What is Lightning Lab 

Lightning Lab is a startup accelerator in New Zealand, which has been operating since 2013. Lightning Lab is owned and managed by Creative HQ, a startup incubator in Wellington. Lightning Lab programmes have been delivered in Wellington, Auckland and Christchurch. Each Lightning Lab programme takes in up to 10 companies and provides each with structure, startup methodologies, business skills and focused support so they can successfully find the market fit for their products and rapidly grow their user base. Lightning Lab is also an investment pathway that has proven to be successful in building strong companies and significantly increasing their value to investors.

To date, Lightning Lab has guided 150 entrepreneurs (63 startups) through rigorous learning, mentoring and business development that has resulted in over $10 million in private investment following the programme’s Demo Day investment events.

Lightning Lab is sponsored nationally by Spark, Microsoft, and Callaghan Innovation, and programmes have been delivered by Creative HQ in Wellington, ICEHOUSE in Auckland, and CDC in Christchurch.

History 
Lightning Lab operates various different programmes that each have a separate focus. Some examples of Lightning Lab accelerators are:
 Lightning Lab Digital is the accelerator catered towards software companies and has been run in Auckland, Wellington and Christchurch. 
 Lightning Lab Manufacturing caters towards hardware startups, and there has been a single programme, run in Lower Hutt, Wellington. 
 Additionally, in 2016 Lightning Lab XX was held in Wellington with a focus on women-led companies with at least one woman on the founding team.
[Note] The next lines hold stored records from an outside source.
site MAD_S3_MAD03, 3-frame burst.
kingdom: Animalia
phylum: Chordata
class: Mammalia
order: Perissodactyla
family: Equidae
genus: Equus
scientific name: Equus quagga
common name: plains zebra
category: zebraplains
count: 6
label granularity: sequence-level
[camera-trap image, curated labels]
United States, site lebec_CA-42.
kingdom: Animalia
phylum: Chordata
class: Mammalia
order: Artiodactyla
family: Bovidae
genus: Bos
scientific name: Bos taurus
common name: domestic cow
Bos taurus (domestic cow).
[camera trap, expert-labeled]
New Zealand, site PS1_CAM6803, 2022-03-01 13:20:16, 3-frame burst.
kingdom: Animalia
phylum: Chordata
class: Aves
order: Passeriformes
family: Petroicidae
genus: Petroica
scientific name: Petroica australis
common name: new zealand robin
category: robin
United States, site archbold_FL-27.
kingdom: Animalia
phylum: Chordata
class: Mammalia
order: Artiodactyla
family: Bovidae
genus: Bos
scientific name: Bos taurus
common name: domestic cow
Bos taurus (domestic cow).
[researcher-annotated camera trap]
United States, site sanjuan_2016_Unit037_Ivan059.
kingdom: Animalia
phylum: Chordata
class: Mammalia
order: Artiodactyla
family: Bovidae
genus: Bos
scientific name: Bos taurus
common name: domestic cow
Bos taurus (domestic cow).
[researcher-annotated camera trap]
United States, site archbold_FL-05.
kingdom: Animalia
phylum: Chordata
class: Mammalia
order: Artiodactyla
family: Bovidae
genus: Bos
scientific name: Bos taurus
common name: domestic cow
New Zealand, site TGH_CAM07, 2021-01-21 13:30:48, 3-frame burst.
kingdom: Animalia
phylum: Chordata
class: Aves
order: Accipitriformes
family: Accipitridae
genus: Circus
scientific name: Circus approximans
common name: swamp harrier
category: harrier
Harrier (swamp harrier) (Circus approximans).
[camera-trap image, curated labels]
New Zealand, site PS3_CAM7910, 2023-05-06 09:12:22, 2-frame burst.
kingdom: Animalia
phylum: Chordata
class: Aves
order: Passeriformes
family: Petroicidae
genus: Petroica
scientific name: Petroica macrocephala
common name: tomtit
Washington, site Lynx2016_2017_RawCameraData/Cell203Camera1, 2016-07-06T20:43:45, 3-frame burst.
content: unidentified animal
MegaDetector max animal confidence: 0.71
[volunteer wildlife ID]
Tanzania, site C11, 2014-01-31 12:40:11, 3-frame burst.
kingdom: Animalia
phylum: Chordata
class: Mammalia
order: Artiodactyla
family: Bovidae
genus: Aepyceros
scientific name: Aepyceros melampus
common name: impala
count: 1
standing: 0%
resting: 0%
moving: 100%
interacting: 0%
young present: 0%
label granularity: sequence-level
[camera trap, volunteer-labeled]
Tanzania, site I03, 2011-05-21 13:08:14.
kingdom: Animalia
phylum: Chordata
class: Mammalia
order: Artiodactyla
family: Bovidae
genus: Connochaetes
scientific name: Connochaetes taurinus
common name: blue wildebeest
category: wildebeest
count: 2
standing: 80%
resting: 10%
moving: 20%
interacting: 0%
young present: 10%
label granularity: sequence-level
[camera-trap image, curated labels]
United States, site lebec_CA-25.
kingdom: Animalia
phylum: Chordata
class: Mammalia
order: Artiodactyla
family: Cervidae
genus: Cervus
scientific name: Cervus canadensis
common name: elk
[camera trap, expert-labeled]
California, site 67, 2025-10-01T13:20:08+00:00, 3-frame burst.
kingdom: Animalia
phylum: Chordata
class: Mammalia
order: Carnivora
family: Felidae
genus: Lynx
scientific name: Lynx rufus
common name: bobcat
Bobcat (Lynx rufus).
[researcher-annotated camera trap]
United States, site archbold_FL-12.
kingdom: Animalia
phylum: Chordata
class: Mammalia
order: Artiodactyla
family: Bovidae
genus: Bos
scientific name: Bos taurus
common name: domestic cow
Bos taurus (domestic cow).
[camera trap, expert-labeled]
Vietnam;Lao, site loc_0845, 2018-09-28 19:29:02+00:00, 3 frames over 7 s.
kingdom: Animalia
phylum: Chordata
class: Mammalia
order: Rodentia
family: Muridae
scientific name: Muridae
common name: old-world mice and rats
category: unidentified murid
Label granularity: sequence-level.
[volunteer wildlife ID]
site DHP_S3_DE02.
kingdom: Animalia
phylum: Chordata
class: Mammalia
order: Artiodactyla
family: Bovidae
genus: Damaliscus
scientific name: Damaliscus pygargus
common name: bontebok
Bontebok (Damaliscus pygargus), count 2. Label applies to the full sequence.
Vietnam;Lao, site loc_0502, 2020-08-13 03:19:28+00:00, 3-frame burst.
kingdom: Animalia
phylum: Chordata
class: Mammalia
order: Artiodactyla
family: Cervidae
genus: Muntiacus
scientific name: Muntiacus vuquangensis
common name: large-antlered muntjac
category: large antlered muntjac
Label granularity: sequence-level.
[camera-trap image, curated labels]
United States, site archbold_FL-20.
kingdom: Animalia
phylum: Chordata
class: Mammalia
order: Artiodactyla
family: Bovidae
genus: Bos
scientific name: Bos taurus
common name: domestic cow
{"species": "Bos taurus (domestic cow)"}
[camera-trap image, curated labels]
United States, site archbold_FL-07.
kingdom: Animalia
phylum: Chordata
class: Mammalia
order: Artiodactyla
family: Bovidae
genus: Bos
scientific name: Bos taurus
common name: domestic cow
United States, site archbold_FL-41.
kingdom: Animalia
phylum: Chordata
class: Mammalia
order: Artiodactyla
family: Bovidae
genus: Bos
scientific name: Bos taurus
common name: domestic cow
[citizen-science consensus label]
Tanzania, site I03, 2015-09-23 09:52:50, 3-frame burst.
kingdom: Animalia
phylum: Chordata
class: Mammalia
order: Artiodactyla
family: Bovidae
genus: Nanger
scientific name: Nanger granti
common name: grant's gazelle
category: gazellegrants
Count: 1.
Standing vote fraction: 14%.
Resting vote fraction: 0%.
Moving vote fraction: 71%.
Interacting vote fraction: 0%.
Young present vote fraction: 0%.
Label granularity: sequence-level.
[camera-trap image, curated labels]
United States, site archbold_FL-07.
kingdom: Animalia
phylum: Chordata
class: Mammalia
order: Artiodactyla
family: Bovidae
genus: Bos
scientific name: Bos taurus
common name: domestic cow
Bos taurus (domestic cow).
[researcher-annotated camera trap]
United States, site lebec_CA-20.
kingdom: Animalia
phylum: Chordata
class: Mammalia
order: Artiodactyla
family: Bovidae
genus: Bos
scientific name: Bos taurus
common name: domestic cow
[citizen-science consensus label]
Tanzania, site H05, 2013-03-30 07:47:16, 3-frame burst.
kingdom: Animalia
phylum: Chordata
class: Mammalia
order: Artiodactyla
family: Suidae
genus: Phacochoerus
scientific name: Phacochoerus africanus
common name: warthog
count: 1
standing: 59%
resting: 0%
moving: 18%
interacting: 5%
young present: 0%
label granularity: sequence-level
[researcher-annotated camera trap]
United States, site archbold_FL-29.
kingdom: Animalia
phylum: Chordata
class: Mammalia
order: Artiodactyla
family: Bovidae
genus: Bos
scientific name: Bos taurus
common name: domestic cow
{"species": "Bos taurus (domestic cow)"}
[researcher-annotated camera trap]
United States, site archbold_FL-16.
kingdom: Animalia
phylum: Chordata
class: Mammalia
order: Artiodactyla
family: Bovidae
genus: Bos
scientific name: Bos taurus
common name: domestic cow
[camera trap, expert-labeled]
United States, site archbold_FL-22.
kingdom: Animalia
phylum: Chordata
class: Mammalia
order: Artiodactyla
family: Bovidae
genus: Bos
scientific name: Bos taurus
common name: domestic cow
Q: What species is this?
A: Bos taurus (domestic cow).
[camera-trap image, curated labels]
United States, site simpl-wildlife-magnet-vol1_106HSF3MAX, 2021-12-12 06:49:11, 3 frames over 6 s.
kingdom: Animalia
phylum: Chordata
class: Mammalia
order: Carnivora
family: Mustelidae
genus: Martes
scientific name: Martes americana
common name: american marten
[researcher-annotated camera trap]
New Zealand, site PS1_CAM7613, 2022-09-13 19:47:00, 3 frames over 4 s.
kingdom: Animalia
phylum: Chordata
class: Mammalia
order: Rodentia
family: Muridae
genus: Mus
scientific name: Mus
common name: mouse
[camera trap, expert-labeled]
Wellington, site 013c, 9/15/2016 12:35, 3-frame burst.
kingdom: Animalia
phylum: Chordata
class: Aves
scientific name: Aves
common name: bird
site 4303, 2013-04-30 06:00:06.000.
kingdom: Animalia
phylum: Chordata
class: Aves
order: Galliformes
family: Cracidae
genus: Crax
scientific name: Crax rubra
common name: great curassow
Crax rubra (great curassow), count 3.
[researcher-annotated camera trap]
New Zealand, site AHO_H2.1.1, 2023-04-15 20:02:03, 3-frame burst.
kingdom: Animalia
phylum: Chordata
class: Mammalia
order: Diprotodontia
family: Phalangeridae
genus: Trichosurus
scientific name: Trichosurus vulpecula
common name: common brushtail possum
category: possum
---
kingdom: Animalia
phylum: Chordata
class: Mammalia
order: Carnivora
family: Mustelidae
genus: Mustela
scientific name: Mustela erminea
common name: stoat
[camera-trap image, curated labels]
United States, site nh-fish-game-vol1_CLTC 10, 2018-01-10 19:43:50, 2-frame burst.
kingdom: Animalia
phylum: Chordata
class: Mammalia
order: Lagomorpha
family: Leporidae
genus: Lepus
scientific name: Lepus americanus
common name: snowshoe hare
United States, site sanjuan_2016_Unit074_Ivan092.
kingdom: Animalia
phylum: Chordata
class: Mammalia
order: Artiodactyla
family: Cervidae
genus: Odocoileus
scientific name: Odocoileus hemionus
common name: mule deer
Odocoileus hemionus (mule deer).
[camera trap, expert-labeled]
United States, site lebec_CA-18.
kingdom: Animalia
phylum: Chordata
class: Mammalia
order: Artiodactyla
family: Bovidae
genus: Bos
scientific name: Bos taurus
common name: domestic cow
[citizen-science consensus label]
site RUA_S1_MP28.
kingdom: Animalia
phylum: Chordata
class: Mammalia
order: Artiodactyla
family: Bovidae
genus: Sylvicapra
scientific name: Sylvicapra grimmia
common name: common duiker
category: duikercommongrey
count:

Several notable companies to come out of Lightning Lab include:

 Wipster 
 Cloud Cannon
 Publons

Get Involved 
While the Lightning Lab accelerator is no longer run, Creative HQ works to support startups and scale-ups through Incubator, Accelerator programmes and founder workshops. Their programmes bring discipline to startup life. Creative HQ provides coaching and mentoring, practical startup support, a place to work, advice and a community of founder alumni.